You can provide custom search space, saved as YAML file (as explained in 01_search_space):

autointent data.train_path="AutoIntent/banking77" task.search_space_path="path/to/my/search/space.yaml"

Logging Level#

AutoIntent provides comprehensive logs. You can enable it by changing default logging level:

autointent data.train_path="AutoIntent/banking77" hydra.job_logging.root.level=INFO

All Options#

data:
# Path to a json file with training data. Set to "default" to use AutoIntent/clinc150_subset from HF hub.
  train_path: ???

# Path to a json file with test records. Skip this option if you want to use a random subset of the
# training sample as test data.
  test_path: null

# Set to true if your data is multiclass but you want to train the multilabel classifier.
  force_multilabel: false

task:
# Path to a yaml configuration file that defines the optimization search space.
# Omit this to use the default configuration.
  search_space_path: null
logs:
# Name of the run prepended to optimization assets dirname (generated randomly if omitted)
  run_name: "awful_hippo_10-30-2024_19-42-12"

# Location where to save optimization logs that will be saved as `<logs_dir>/<run_name>_<cur_datetime>/logs.json`.
# Omit to use current working directory. <-- on Windows it is not correct
  dirpath: "/home/user/AutoIntent/awful_hippo_10-30-2024_19-42-12"

  dump_dir: "/home/user/AutoIntent/runs/awful_hippo_10-30-2024_19-42-12/modules_dumps"

vector_index:
# Location where to save faiss database file. Omit to use your system's default cache directory.
  db_dir: null

# Specify device in torch notation
  device: cpu

augmentation:
# Number of shots per intent to sample from regular expressions. This option extends sample utterance
# within multiclass intent records.
  regex_sampling: 0

# Config string like "[20, 40, 20, 10]" means 20 one-label examples, 40 two-label examples, 20 three-label examples,
# 10 four-label examples.
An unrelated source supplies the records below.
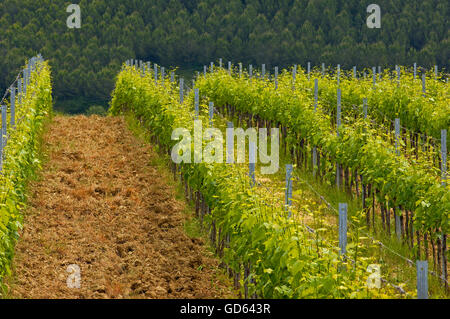 Vineyards, Tuscany Landscape, Near Asciano, Siena Province, Crete Senesi, Tuscany, Italy - Stock Photo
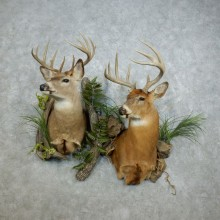 Whitetail Deer Wall Scene Taxidermy Shoulder Mounts For Sale #18393 @ The Taxidermy Store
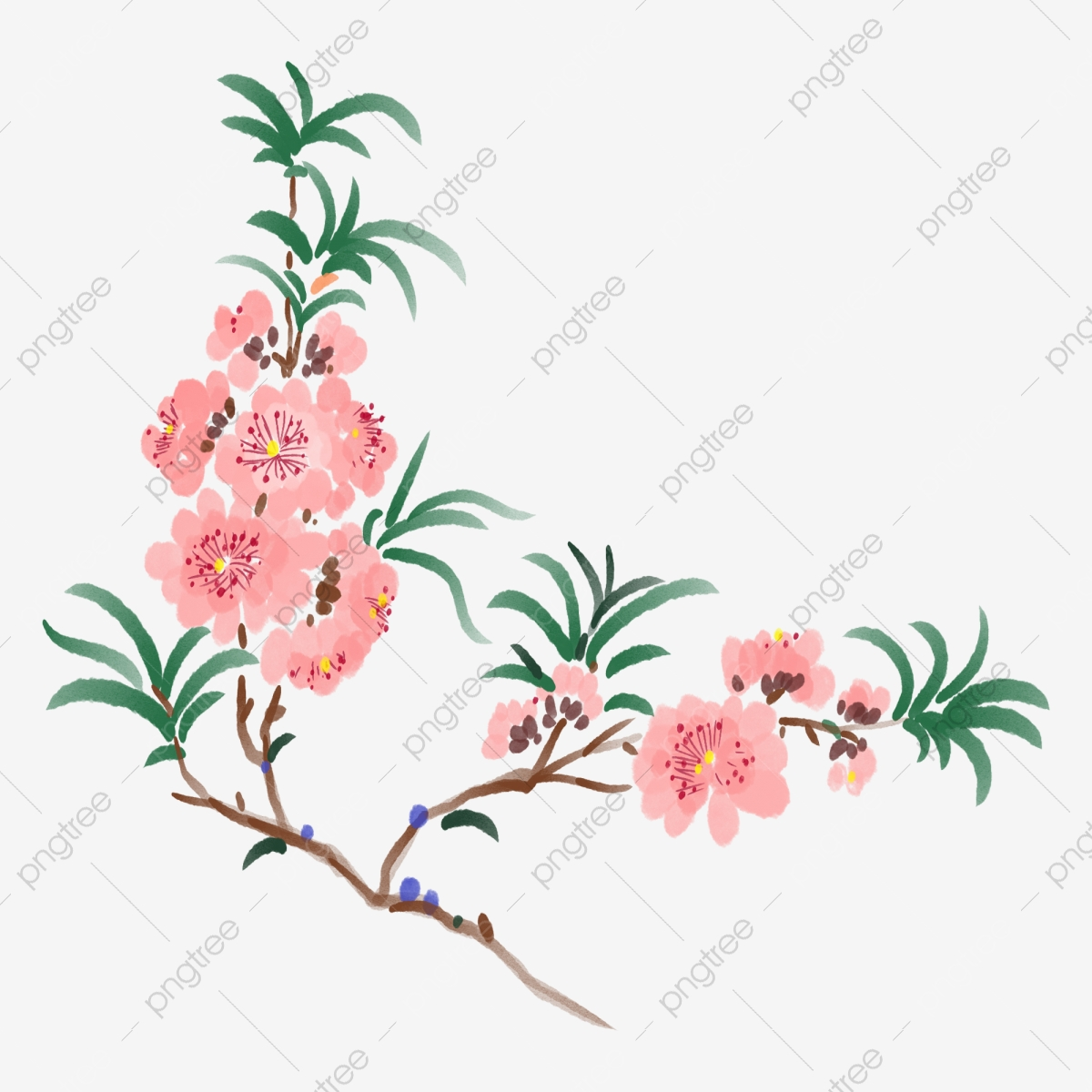Spring Flowers Blooming Cherry Blossoms Beautiful Cherry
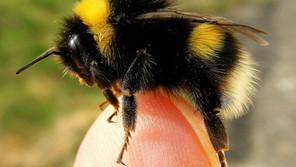 Bumblebee Aware - October 2021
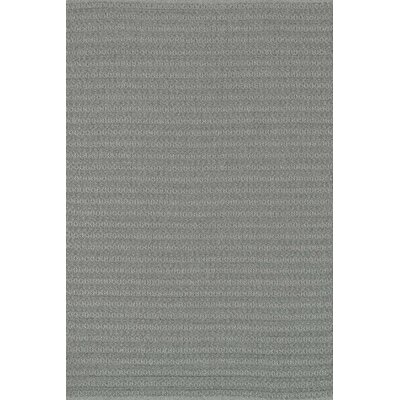 Kirchoff Hand-Woven Graphite Indoor/Outdoor Area Rug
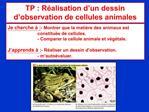 TP : R alisation d un dessin d observation de cellules animales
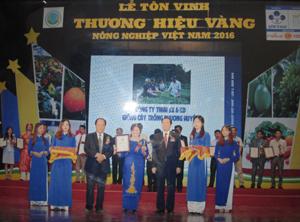 Đại diện công ty TNHH SX & KD Phương Huyền nhận giải thưởng Thương hiệu Vàng nông nghiệp Việt Nam năm 2016.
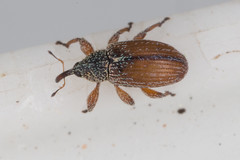 Weevil 1 (zosterops) Tags: australia tasmania hobart domain extinctionmattersbioblitzhobart september32016 canoneos6d canonmacrolensmpe65 macro insecta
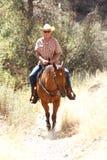 Uma equitação do vaqueiro em um prado com árvores levanta uma montanha Imagem de Stock Royalty Free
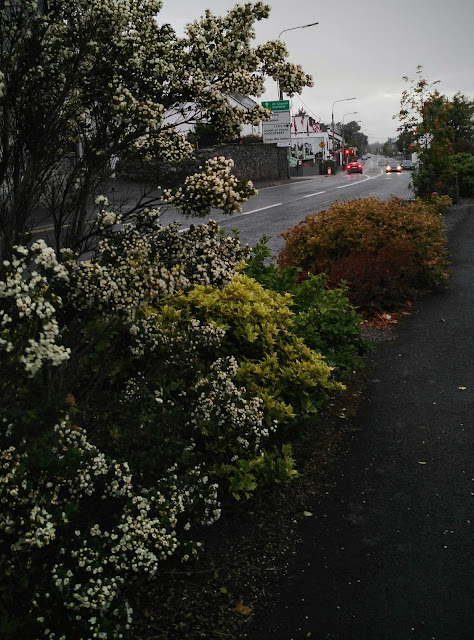 blossoming shrubs and view of Moycullen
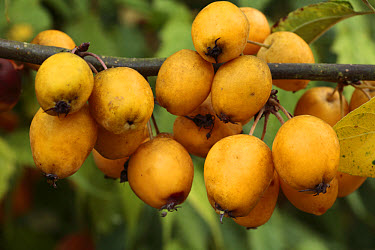 Toringa Crabapple (Malus zumi) 'Golden Hornet', close-up of fruit, planted in orchard as pollinator, Shropshire, England  -  Richard Becker/ FLPA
This option extends multilabel utterance records.
  multilabel_generation_config: null

embedder:
# batch size for embedding computation.
  batch_size: 1
# sentence length limit for embedding computation
  max_length: null

#Affects the randomness
seed: 0

# String from {DEBUG,INFO,WARNING,ERROR,CRITICAL}. Omit to use ERROR by default.
hydra.job_logging.root.level: "ERROR"

Run from Config File#

Create a yaml file in a separate folder with the following structure my_config.yaml:

defaults:
- optimization_config
- _self_
- override hydra/job_logging: custom

# put the configuration options you want to override here. The full structure is presented above.
# Here is just an example with the same options as for the command line variant above.
embedder:
embedder_batch_size: 32

Launch AutoIntent:

autointent --config-path=/path/to/config/directory --config-name=my_config

Important:

specify the full path in the config-path option.
do not use tab in the yaml file.
it is desirable that the file name differs from optimization_config.yaml to avoid warnings from hydra

You can use a combination of Option 1 and 2. Command line options have the highest priority.

Example configs are stored in our GitHub repository in example_configs.